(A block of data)
....

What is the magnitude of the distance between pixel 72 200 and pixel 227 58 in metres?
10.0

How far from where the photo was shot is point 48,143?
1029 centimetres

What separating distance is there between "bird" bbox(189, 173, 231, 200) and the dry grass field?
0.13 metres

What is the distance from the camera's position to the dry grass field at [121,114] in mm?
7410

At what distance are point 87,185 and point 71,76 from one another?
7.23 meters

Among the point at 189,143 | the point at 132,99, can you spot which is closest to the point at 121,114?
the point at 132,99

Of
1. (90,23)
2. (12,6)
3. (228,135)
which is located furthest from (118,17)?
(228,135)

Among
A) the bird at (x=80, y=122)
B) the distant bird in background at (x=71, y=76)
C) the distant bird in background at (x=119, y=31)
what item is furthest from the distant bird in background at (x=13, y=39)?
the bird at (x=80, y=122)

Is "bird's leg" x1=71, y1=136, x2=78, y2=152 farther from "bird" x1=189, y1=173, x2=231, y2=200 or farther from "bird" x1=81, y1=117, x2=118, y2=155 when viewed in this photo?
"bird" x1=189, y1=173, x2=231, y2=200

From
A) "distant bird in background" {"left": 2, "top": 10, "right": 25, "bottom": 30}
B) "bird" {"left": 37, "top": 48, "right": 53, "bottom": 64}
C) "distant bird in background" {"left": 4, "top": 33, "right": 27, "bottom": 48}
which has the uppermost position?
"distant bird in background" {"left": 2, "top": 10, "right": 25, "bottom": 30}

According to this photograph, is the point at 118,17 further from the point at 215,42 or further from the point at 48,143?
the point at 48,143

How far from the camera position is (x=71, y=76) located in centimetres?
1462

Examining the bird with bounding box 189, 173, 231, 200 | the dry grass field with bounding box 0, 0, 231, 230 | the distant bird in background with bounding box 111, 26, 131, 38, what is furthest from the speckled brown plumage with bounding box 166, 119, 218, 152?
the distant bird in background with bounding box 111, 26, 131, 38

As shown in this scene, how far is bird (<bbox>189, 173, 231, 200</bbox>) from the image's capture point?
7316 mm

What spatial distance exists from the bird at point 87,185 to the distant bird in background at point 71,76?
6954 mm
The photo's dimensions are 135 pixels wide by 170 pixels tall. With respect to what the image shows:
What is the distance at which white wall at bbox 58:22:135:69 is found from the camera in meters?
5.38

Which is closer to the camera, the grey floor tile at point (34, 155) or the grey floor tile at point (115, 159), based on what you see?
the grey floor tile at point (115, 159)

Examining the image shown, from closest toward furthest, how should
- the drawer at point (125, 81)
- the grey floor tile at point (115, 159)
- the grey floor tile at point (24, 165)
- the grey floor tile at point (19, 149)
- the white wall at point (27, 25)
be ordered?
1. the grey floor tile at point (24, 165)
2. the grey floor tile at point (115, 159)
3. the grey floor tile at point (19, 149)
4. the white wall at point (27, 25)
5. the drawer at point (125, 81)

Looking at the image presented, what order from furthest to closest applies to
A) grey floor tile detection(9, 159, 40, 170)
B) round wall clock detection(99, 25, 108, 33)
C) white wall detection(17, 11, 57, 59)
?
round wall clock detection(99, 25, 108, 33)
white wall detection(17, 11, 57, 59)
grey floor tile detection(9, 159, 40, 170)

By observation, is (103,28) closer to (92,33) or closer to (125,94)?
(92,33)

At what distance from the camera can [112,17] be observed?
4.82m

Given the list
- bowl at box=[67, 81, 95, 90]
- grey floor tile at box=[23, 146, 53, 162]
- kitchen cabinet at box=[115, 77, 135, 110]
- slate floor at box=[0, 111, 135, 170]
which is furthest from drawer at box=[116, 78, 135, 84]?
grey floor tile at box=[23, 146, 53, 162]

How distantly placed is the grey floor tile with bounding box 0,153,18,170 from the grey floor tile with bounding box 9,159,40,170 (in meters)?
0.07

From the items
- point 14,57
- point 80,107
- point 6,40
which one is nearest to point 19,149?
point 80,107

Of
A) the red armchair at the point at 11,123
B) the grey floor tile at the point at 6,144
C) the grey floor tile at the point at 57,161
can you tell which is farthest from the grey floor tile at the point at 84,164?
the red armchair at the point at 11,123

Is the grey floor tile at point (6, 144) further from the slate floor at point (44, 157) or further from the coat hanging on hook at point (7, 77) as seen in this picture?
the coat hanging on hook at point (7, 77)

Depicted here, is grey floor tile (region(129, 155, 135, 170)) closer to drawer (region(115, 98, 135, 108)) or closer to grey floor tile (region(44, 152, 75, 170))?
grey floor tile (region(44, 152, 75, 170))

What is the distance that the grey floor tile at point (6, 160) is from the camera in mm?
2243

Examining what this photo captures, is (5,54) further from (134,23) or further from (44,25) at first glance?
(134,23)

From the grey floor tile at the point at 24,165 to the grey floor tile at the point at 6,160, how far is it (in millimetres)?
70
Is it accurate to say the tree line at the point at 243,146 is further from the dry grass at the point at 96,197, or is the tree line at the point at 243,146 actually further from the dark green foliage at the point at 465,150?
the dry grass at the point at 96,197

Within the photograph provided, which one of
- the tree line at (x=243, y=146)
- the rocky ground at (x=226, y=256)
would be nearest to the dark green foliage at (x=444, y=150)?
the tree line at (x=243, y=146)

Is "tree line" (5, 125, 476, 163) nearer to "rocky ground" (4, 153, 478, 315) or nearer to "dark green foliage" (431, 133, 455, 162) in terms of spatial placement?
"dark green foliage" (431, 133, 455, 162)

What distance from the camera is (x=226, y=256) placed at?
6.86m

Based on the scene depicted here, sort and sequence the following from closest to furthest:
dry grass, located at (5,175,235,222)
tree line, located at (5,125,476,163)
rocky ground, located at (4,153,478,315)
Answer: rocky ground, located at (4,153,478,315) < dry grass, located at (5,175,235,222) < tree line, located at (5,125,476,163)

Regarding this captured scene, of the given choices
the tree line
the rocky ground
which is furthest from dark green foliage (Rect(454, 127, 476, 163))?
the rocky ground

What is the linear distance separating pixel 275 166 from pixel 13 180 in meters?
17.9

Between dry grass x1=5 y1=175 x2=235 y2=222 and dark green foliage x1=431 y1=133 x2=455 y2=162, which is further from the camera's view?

....

▶ TASK
Copy everything from the line containing "What separating distance" down to the line containing "7.23 meters", substituting "meadow" for "dry grass field" and leaving all else as it is.

▶ REPLY
What separating distance is there between "bird" bbox(189, 173, 231, 200) and the meadow?
0.13 metres

What is the distance from the camera's position to the meadow at [121,114] in mm?
7410

At what distance are point 87,185 and point 71,76 from one another?
7.23 meters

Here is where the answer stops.